Nationale Altlastenforschung
Die Bundesrepublik Deutschland hat seit den 1980er-Jahren erheblich in die Altlastenforschung investiert. Das Bundesforschungsministeriums (BMBF) hat gemeinsam mit Eigenanteilen Dritter dabei mehr als 300 Millionen Euro aufgewendet.

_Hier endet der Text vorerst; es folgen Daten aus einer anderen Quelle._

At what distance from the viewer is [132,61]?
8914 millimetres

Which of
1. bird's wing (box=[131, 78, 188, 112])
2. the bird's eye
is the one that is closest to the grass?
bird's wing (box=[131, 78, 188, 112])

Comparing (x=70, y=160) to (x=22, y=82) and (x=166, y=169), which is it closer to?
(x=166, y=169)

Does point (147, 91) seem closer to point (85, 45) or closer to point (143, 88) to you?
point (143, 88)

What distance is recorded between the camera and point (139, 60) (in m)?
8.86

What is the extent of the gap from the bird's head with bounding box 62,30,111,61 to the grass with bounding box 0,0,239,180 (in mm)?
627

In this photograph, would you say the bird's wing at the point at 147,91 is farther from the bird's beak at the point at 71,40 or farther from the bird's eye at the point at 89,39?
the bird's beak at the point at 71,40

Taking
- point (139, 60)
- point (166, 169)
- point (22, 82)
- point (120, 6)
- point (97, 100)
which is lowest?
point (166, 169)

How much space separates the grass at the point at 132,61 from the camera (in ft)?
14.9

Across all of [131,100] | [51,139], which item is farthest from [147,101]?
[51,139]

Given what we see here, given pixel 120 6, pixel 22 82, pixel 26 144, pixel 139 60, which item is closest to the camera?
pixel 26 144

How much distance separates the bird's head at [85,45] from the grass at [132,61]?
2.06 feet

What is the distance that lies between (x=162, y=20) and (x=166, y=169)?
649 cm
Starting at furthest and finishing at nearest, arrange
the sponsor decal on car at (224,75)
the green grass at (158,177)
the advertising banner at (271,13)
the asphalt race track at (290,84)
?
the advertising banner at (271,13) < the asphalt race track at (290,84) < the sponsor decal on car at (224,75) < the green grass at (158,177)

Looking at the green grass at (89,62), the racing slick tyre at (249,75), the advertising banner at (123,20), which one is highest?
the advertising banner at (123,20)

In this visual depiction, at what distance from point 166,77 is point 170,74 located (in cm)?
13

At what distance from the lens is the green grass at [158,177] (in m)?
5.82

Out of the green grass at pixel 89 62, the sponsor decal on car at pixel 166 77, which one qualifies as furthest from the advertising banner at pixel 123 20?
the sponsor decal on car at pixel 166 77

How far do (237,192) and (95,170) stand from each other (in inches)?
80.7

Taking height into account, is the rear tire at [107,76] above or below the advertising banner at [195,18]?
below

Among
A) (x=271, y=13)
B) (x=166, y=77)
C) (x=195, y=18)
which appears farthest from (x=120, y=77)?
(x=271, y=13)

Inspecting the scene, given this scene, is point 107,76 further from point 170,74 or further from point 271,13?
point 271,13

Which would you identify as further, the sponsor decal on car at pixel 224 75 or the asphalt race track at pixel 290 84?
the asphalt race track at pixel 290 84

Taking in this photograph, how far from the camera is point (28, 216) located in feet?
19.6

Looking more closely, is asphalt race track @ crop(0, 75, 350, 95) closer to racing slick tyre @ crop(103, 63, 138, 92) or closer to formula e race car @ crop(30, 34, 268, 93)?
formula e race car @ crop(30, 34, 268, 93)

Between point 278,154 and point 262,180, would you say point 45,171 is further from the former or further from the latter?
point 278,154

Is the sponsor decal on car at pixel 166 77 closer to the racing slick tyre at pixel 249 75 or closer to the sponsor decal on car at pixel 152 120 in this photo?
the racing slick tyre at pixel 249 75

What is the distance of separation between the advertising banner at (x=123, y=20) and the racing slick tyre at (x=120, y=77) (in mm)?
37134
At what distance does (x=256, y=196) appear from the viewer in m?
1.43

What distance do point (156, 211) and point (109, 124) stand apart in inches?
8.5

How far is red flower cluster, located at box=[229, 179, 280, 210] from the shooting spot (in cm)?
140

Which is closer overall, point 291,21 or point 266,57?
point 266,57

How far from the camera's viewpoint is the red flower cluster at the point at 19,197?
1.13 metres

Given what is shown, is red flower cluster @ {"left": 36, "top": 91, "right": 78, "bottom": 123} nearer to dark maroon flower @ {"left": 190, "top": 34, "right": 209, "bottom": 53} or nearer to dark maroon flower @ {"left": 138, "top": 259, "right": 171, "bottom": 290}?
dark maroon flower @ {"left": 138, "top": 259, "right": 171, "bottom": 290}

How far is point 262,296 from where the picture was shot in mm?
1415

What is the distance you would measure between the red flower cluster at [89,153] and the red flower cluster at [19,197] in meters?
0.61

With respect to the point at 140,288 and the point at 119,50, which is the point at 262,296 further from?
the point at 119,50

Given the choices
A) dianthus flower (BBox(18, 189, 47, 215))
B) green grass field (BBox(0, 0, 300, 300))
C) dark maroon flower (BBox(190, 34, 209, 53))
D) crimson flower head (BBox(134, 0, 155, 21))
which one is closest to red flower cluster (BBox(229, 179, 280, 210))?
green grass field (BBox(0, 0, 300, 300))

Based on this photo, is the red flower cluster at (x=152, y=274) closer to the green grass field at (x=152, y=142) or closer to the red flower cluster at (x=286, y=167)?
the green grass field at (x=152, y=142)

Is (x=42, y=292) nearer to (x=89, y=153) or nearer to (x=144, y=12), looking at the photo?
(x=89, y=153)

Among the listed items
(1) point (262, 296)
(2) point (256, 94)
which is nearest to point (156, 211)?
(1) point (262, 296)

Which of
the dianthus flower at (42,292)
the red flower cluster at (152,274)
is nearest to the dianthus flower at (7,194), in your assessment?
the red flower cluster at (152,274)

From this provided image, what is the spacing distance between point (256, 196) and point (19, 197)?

Vom BMBF geförderte Förderschwerpunkte, Forschungsverbünde und Forschungsprogramme trugen erheblich zur Weiterentwicklung des Standes von Wissenschaft und Technik im Wechselspiel von Innovation und Nachhaltigkeit bei, so zum Beispiel:
- KORA – Kontrollierter natürlicher Rückhalt und Abbau von Schadstoffen bei der Sanierung kontaminierter Grundwässer und Böden
- RUBIN – Anwendung von durchströmten Reinigungswänden zur Sanierung von Altlasten (Abschlussbericht)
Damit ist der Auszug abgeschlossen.